• **Directive 1**
Please decide whether each statement, (a), (b), and (c), agrees with the passage on colonial and Native American society, answering yes or no and quoting the words from that passage that settle it. (a) Benjamin Franklin wrote about the phenomenon in 1753. (b) Many Native Americans were leaving to join colonial society. (c) Colonial society was the poorer of the two.
• **Directive 2**
Carry on the passage about colonial and Native American society, picking up right after its final sentence.

• **Text to read**

Imagine a society where men treat every child as their own and each other as brothers. Contrast those secure, generous, tolerant attitudes with the competitive, conflicts-r-us scarcity mindsets of patriarchal cultures, and “the sins of our fathers” expression gains a totally different dimension to it.
Maybe we can live in peace. But, maybe, for that to happen our idea of who we are, even our very concept of a family must change?
And, of course, one doesn’t need to go back thousands of years to find the examples of pre-civilization cultures — or how a contact with such a culture could be an eye-opener for a “civilized” individual.
In 18th-century America, colonial society and Native American society sat side by side. The former was buddingly commercial; the latter was communal and tribal. As time went by, the settlers from Europe noticed something: No Indians were defecting to join colonial society, but many whites were defecting to live in the Native American one.
This struck them as strange. Colonial society was richer and more advanced. And yet people were voting with their feet the other way.
The colonials occasionally tried to welcome Native American children into their midst, but they couldn’t persuade them to stay. Benjamin Franklin observed the phenomenon in 1753, writing, “When an Indian child has been brought up among us, taught our language and habituated to our customs, yet if he goes to see his relations and make one Indian ramble (sic!) with them, there is no persuading him ever to return.”

Collected data entries
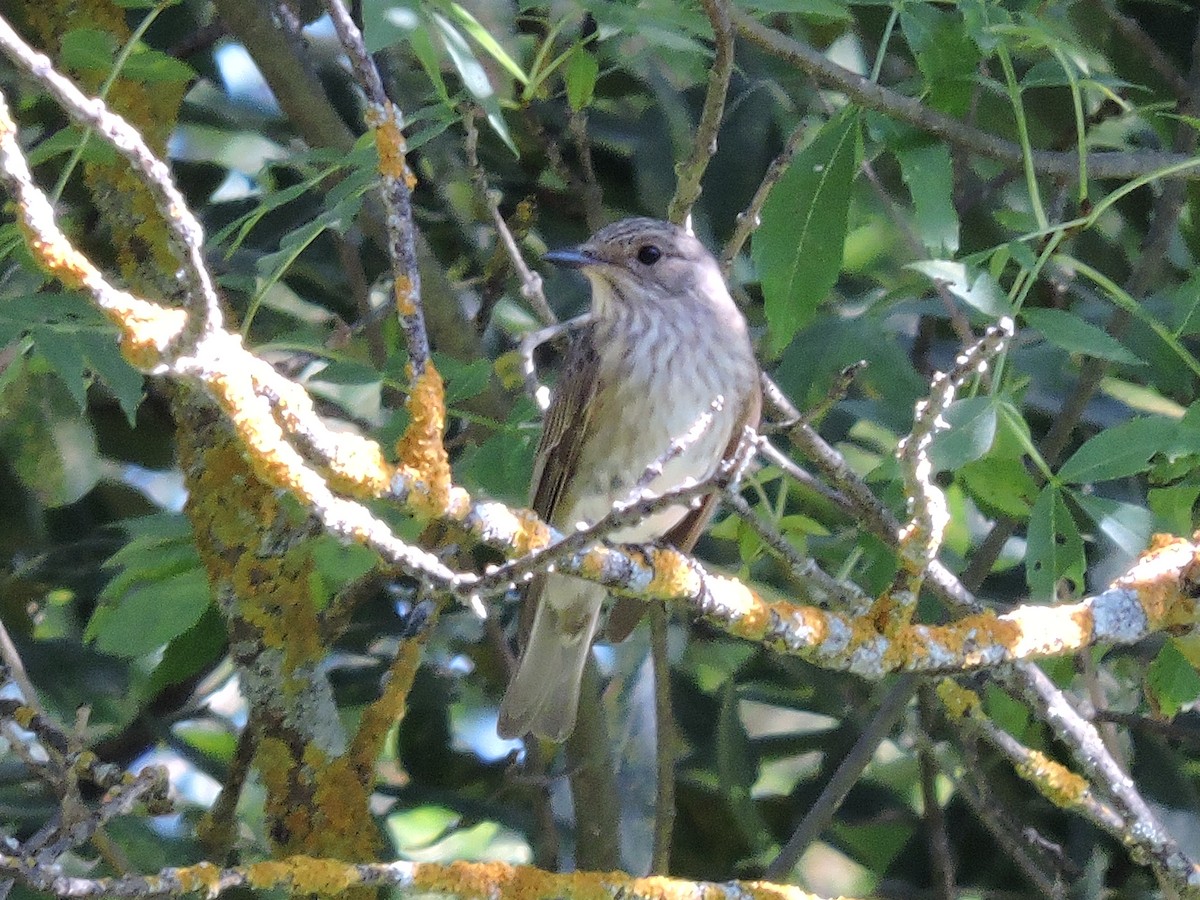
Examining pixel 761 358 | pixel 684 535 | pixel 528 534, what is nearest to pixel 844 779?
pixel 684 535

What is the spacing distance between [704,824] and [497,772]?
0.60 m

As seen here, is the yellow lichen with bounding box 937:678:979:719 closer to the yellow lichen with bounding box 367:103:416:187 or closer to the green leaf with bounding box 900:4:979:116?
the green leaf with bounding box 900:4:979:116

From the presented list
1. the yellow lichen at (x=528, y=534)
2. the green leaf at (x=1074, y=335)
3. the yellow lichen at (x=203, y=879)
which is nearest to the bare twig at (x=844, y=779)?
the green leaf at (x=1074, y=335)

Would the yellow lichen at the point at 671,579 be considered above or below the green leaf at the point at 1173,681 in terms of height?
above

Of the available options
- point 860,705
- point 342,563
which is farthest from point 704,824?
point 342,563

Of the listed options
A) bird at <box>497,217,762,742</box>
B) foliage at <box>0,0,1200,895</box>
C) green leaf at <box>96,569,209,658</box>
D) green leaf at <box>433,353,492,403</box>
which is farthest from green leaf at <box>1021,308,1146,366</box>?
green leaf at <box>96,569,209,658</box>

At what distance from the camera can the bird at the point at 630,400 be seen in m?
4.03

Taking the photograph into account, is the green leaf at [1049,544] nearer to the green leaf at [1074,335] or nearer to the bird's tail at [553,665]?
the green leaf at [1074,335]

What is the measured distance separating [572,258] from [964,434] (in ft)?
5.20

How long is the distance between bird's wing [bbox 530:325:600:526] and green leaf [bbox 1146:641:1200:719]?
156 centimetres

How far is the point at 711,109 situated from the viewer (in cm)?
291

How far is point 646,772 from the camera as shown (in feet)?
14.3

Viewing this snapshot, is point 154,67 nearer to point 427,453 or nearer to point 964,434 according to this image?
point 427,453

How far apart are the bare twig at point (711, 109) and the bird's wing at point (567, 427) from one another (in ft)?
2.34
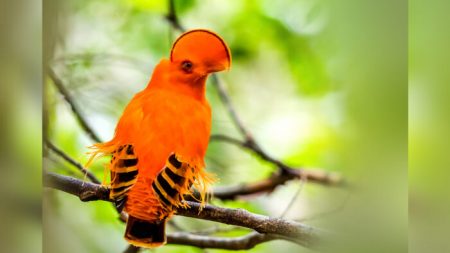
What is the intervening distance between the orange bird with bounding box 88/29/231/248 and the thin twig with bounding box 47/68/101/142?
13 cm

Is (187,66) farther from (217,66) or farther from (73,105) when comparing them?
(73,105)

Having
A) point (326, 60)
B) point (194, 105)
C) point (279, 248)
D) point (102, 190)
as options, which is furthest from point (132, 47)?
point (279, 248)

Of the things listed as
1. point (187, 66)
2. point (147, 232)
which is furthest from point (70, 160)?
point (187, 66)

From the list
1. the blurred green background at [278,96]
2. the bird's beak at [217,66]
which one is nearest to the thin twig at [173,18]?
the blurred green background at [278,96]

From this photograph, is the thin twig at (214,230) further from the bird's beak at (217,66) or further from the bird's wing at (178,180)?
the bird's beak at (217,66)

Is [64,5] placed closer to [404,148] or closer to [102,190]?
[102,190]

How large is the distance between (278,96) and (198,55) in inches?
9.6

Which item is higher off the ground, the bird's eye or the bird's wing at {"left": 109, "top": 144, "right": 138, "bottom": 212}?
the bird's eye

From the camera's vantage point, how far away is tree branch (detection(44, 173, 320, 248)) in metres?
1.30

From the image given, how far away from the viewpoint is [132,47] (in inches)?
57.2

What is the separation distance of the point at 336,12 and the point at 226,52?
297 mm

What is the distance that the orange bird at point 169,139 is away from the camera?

• **Final result 1**
(a) Yes: "Benjamin Franklin observed the phenomenon in 1753"
(b) No: "No Indians were defecting to join colonial society"
(c) No: "Colonial society was richer and more advanced."

• **Final result 2**
During the wars with the Indians, many European settlers were taken prisoner and held within Indian tribes. After a while, they had plenty of chances to escape and return, and yet they did not. In fact, when they were “rescued,” they fled and hid from their rescuers.
Sometimes the Indians tried to forcibly return the colonials in a prisoner swap, and still the colonials refused to go. In one case, the Shawanese Indians were compelled to tie up some European women in order to ship them back. After they were returned, the women escaped the colonial towns and ran back to the Indians.
Even as late as 1782, the pattern was still going strong. Hector de Crèvecoeur wrote, “Thousands of Europeans are Indians, and we have no examples of even one of those aborigines having from choice become European.”
I first read about this history several months ago in Sebastian Junger’s excellent book “Tribe.” It has haunted me since. It raises the possibility that our culture is built on some fundamental error about what makes people happy and fulfilled.
— David Brooks, The Great Affluence Fallacy
Did you know that wars are a relatively recent invention — the earliest known armed conflict having happened only around 13 thousands of years ago? “Only”, of course, when we compare it with the length of time the anatomically modern humans have been around — which is over 300 thousands of years. We lived in peace almost until the end of that timespan — and we did so even while sharing Europe with neanderthals. We had contacts, we interbreed with them — but we never fought them. For that there is no archeological evidence.
What we do have plenty of the evidence for is the mental and physical toll that the transition to agriculture took on humanity. Perhaps it is then the trauma reached the point when it became self-sustaining and intergenerational — changing our nature, changing who we are, how we live, and how we see the world and each other.
And yet, none of that is irreversible. We share the same reality, the same world, and the same human nature. When we understand how it all works, we see no reason for disagreements, no reason for conflicts, for power hierarchies and for competing for a place in them.
Just imagine — nothing to fight for, nothing to die for… for the good Earth is rich and can provide for everyone.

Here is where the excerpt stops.